### Work to complete
Show each line of the records below that contains the word "zaklatásról", reproducing every such line in full.

### Data for analysis
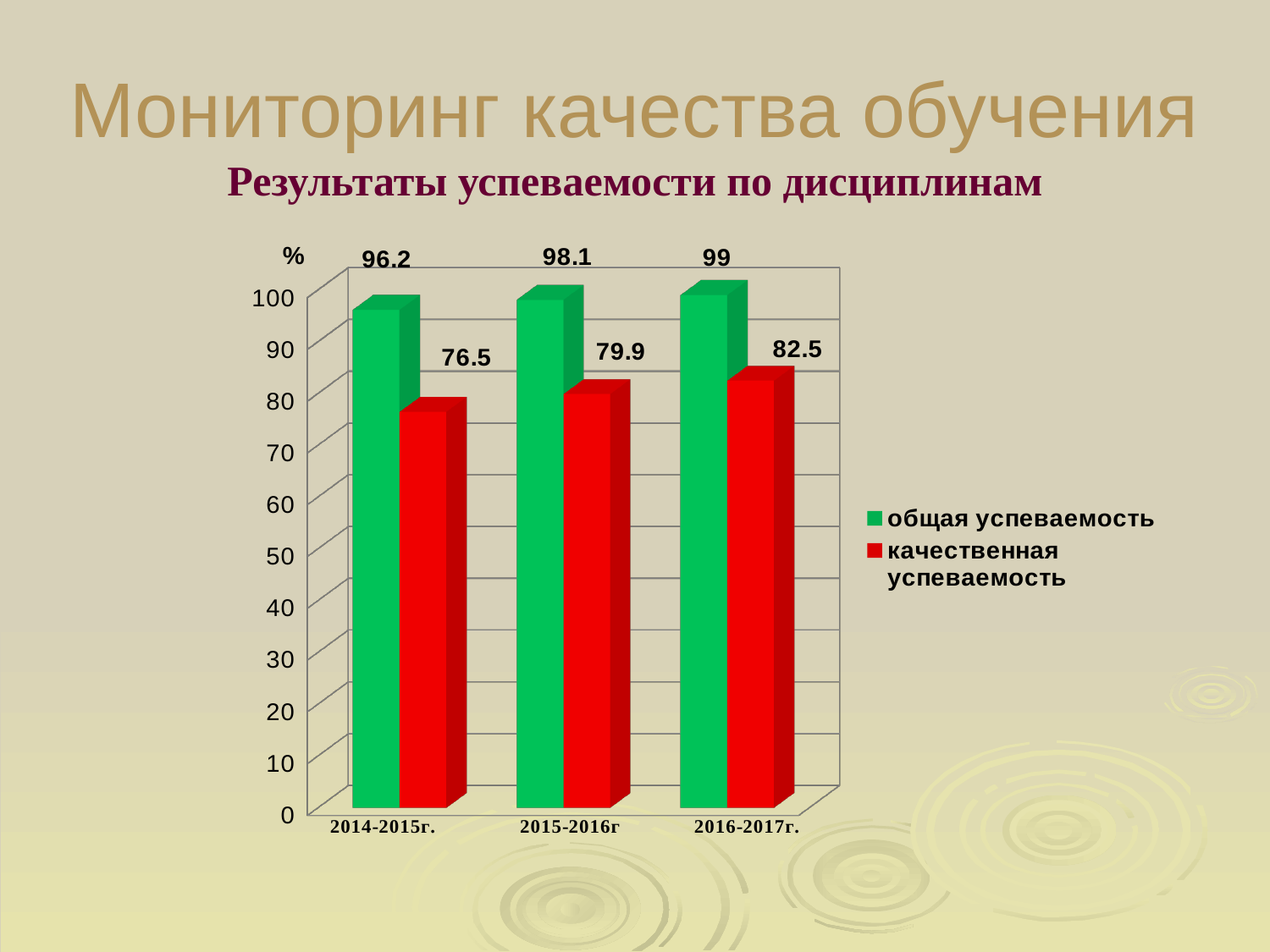
How many year categories are shown on the x axis? 3 How many series does the legend list? 2 What is the value of качественная успеваемость for 2015-2016г? 79.9 What is the value of качественная успеваемость for 2016-2017г.? 82.5 In which year is качественная успеваемость lowest? 2014-2015г. What is the value of общая успеваемость for 2014-2015г.? 96.2 By how much did качественная успеваемость increase from 2014-2015г. to 2016-2017г.? 6 In which year is общая успеваемость highest? 2016-2017г. Does качественная успеваемость rise or fall from 2014-2015г. to 2016-2017г.? rise Which is larger in 2015-2016г: общая успеваемость or качественная успеваемость? общая успеваемость What is the difference between общая успеваемость and качественная успеваемость in 2014-2015г.? 19.7 What kind of chart is shown on the slide? bar chart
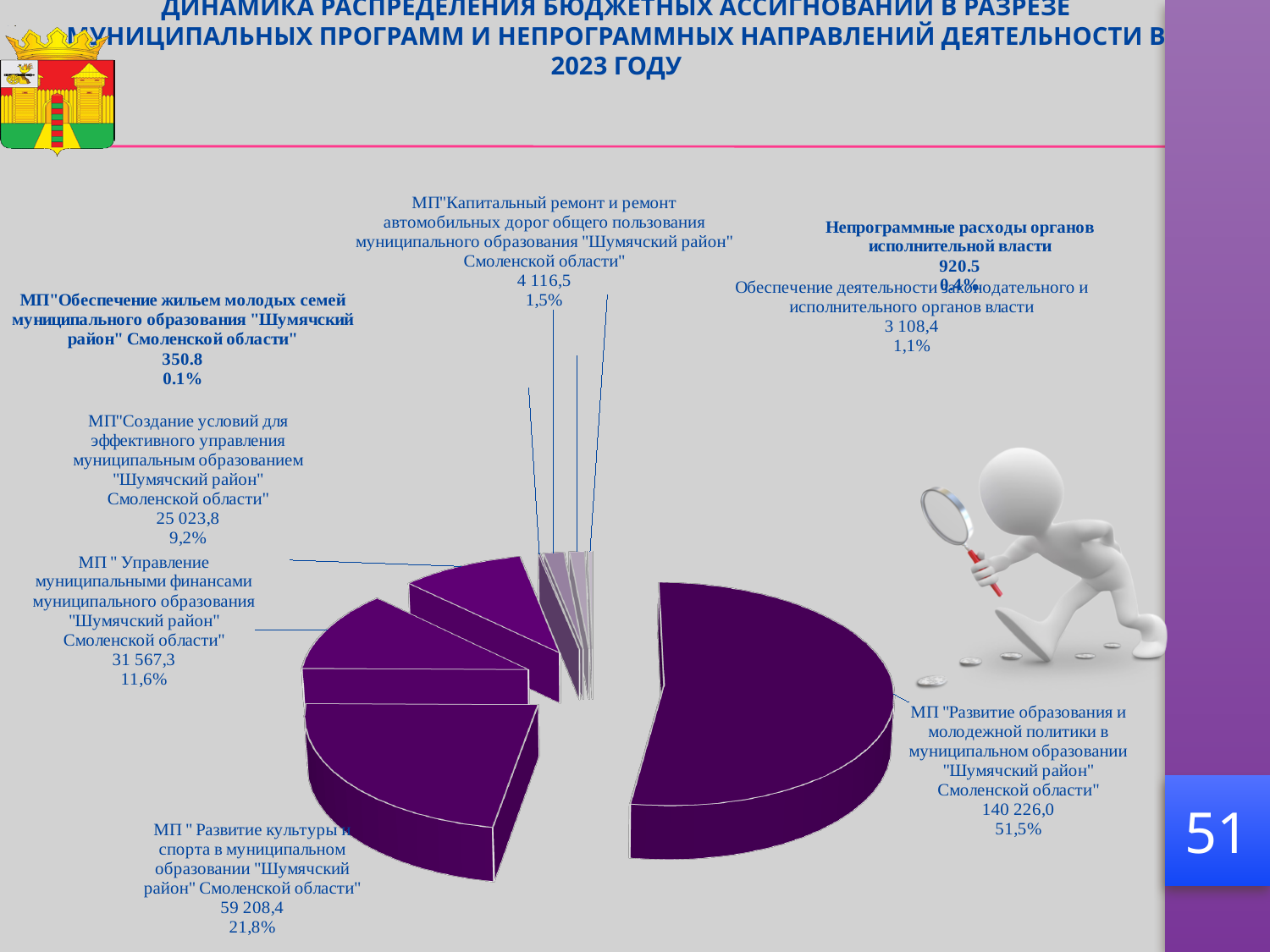
What value is shown for МП "Развитие образования и молодежной политики в муниципальном образовании "Шумячский район" Смоленской области"? 140 226,0 What is the difference between the values for МП "Развитие образования и молодежной политики" (140 226,0) and МП "Развитие культуры и спорта" (59 208,4)? 81 017,6 What share of the pie does МП "Развитие культуры и спорта в муниципальном образовании "Шумячский район" Смоленской области" represent? 21,8% What value is shown for "Обеспечение деятельности законодательного и исполнительного органов власти"? 3 108,4 How many categories (slices) does the pie chart show? 8 What percentage is shown for МП "Создание условий для эффективного управления муниципальным образованием "Шумячский район" Смоленской области"? 9,2% What kind of chart is shown on the slide? Pie chart Which category has the smallest share of the pie? МП "Обеспечение жильем молодых семей муниципального образования "Шумячский район" Смоленской области" What value is shown for МП "Управление муниципальными финансами муниципального образования "Шумячский район" Смоленской области"? 31 567,3 Which category has the largest share of the pie? МП "Развитие образования и молодежной политики в муниципальном образовании "Шумячский район" Смоленской области" What value is shown for МП "Капитальный ремонт и ремонт автомобильных дорог общего пользования муниципального образования "Шумячский район" Смоленской области"? 4 116,5 Which is larger: the value for МП "Управление муниципальными финансами" or the value for МП "Создание условий для эффективного управления муниципальным образованием"? МП "Управление муниципальными финансами"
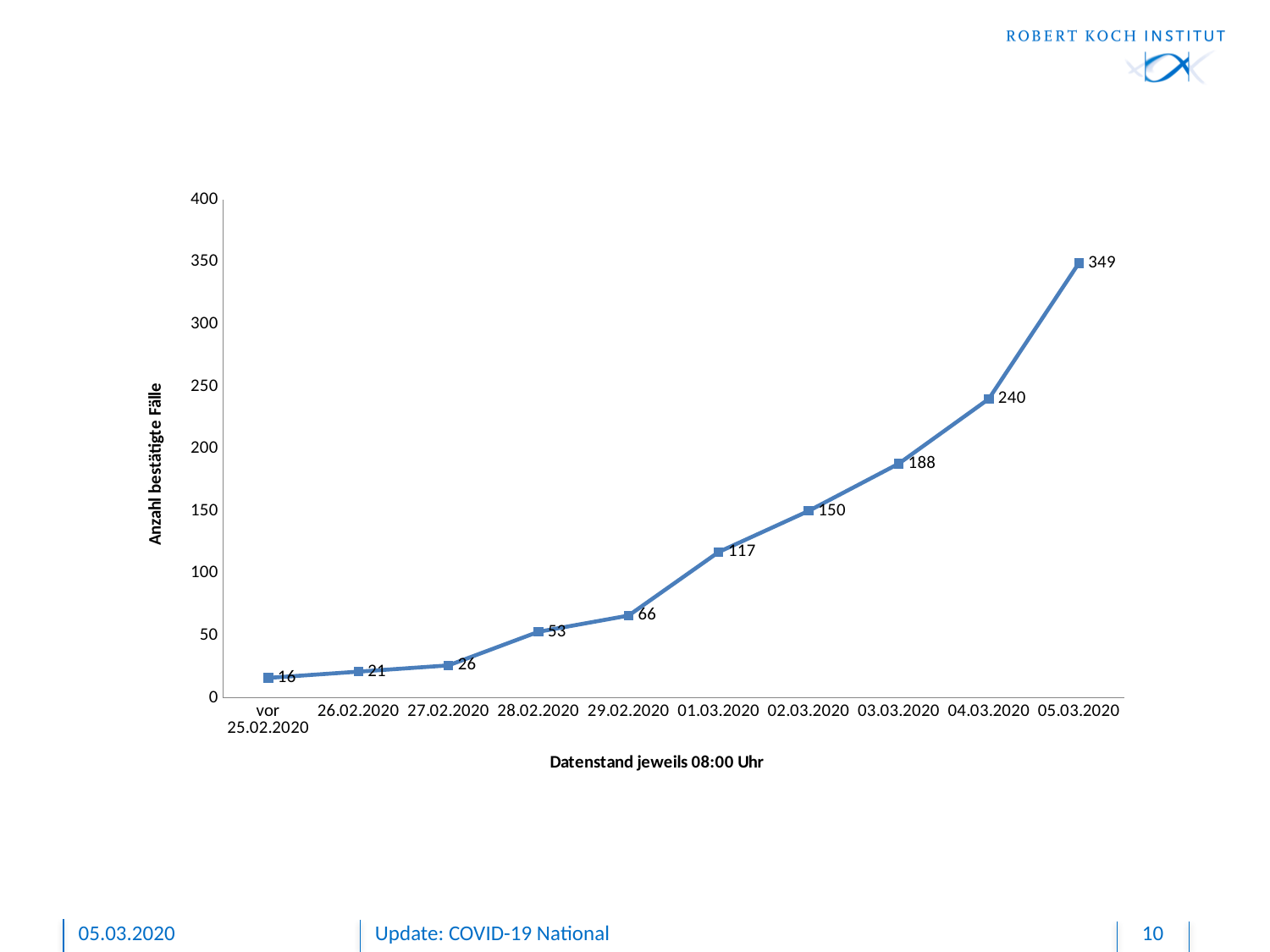
Which is larger, the value for 02.03.2020 or the value for 03.03.2020? 03.03.2020 What is the difference between the values for 29.02.2020 and 28.02.2020? 13 What is the number of confirmed cases (Anzahl bestätigte Fälle) on 01.03.2020? 117 What is the value plotted for 'vor 25.02.2020'? 16 What kind of chart is shown on the slide? line chart How many data points are plotted on the chart? 10 What is the value plotted for 05.03.2020? 349 Which category has the lowest value on the chart? vor 25.02.2020 What is the difference between the values for 05.03.2020 and 04.03.2020? 109 Is the value for 04.03.2020 greater or less than 200? greater Do the values rise or fall along the x axis from left to right? rise Which date has the highest number of confirmed cases? 05.03.2020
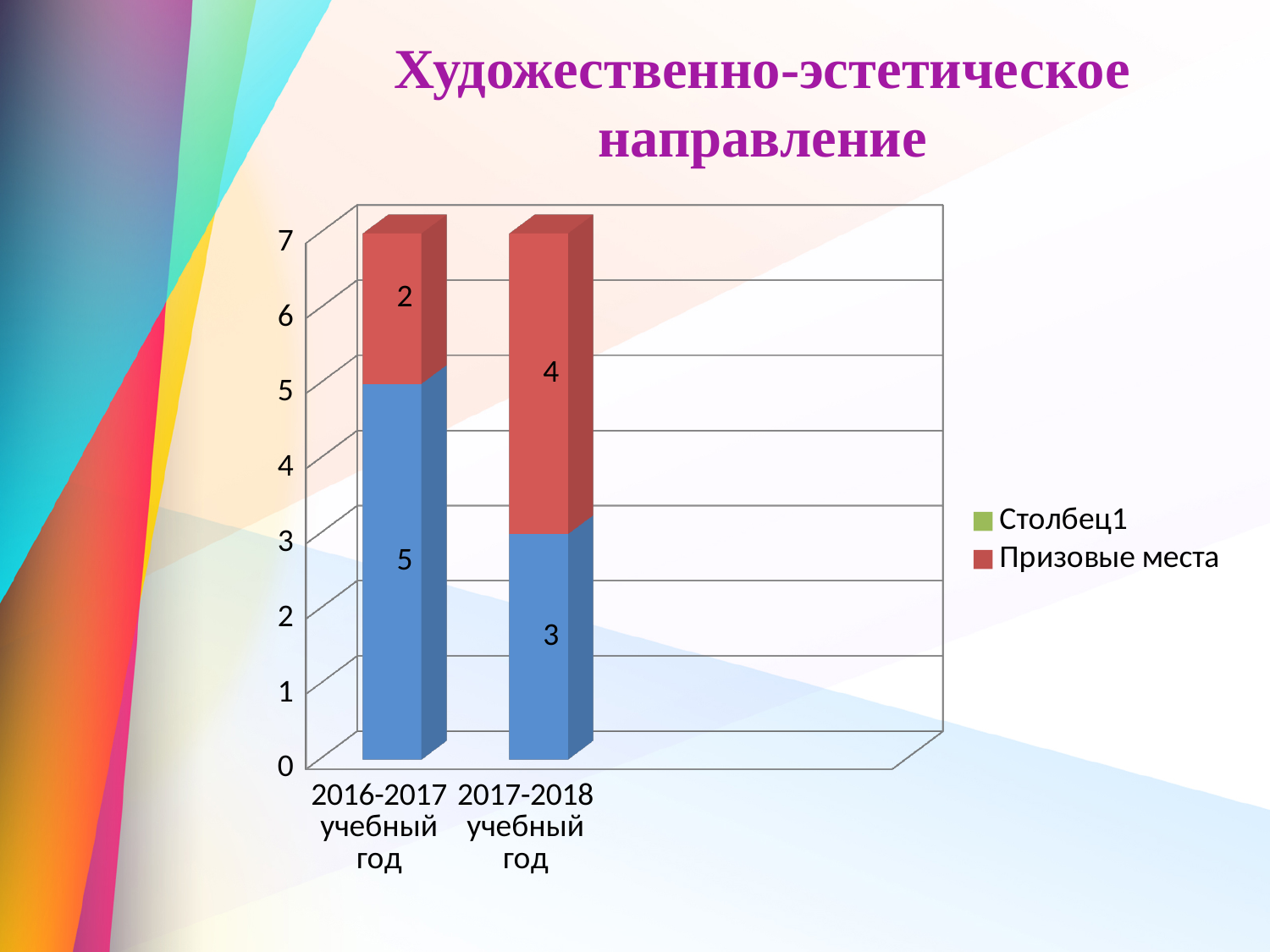
What is the value of "Призовые места" for 2016-2017 учебный год? 2 What is the total of the stacked bar for 2017-2018 учебный год? 7 By how much does "Призовые места" in 2017-2018 учебный год exceed that in 2016-2017 учебный год? 2 What value is printed on the blue segment of the bar for 2017-2018 учебный год? 3 Which academic year has the larger value for "Призовые места"? 2017-2018 учебный год How many academic years (categories) are shown on the x axis? 2 What kind of chart is shown on the slide? Stacked bar chart What is the total of the stacked bar for 2016-2017 учебный год? 7 What is the value of "Призовые места" for 2017-2018 учебный год? 4 What value is printed on the blue segment of the bar for 2016-2017 учебный год? 5 What is the title of the chart on the slide? Художественно-эстетическое направление How many series does the legend list? 2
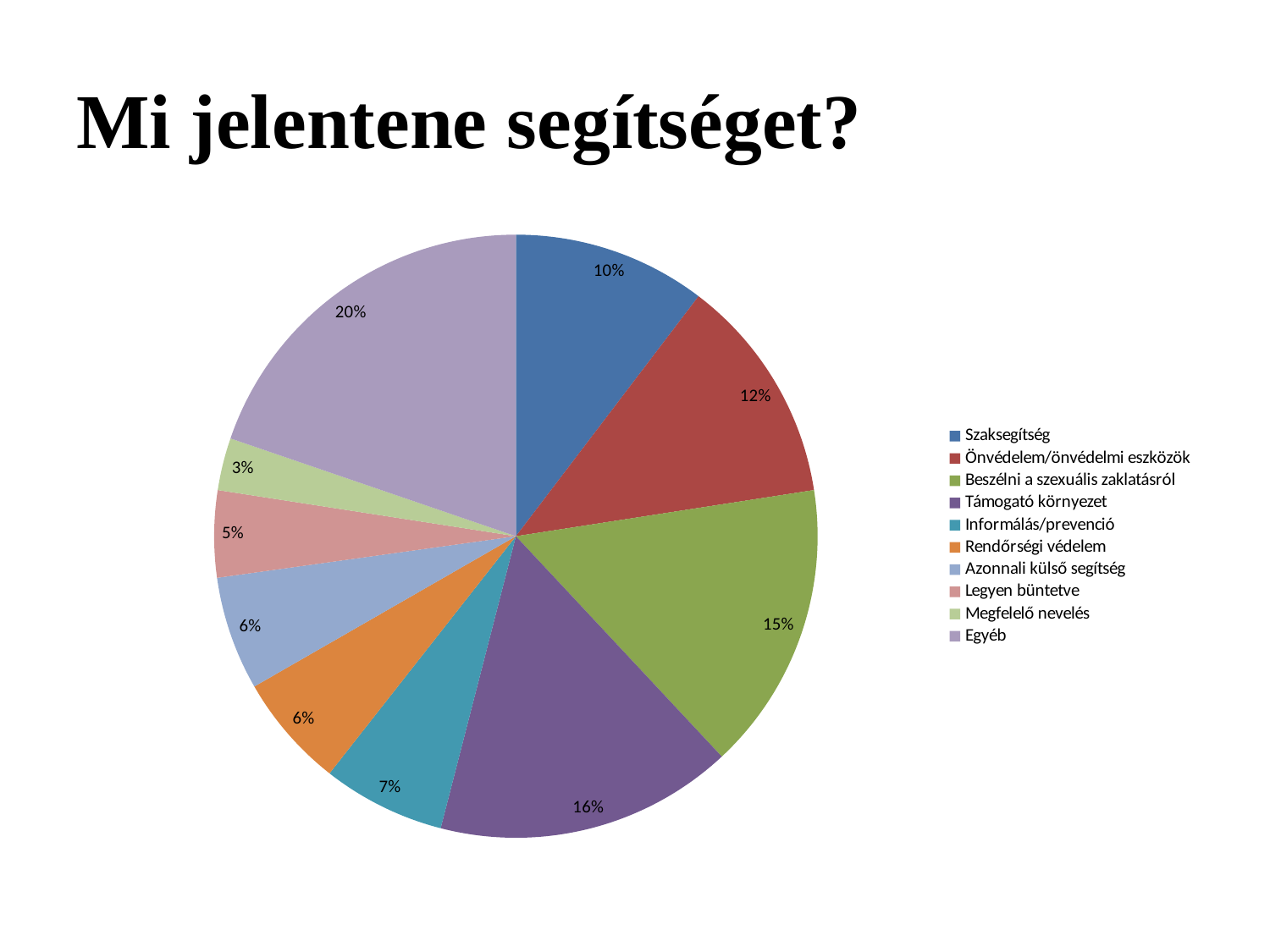
What is the title of the slide containing the chart? Mi jelentene segítséget? What share of the pie does Szaksegítség have? 10% What is the difference in percentage points between Beszélni a szexuális zaklatásról and Önvédelem/önvédelmi eszközök? 3 Which is larger, the slice for Támogató környezet or the slice for Legyen büntetve? Támogató környezet Which category has the smallest slice of the pie? Megfelelő nevelés How many categories does the pie chart show? 10 What share of the pie does Megfelelő nevelés have? 3% What share of the pie does Egyéb have? 20% What kind of chart is shown on the slide? Pie chart Which category has the largest slice of the pie? Egyéb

### Exercise response
What is the title of the slide containing the chart? Mi jelentene segítséget? What share of the pie does Szaksegítség have? 10% What is the difference in percentage points between Beszélni a szexuális zaklatásról and Önvédelem/önvédelmi eszközök? 3 Which is larger, the slice for Támogató környezet or the slice for Legyen büntetve? Támogató környezet Which category has the smallest slice of the pie? Megfelelő nevelés How many categories does the pie chart show? 10 What share of the pie does Megfelelő nevelés have? 3% What share of the pie does Egyéb have? 20% What kind of chart is shown on the slide? Pie chart Which category has the largest slice of the pie? Egyéb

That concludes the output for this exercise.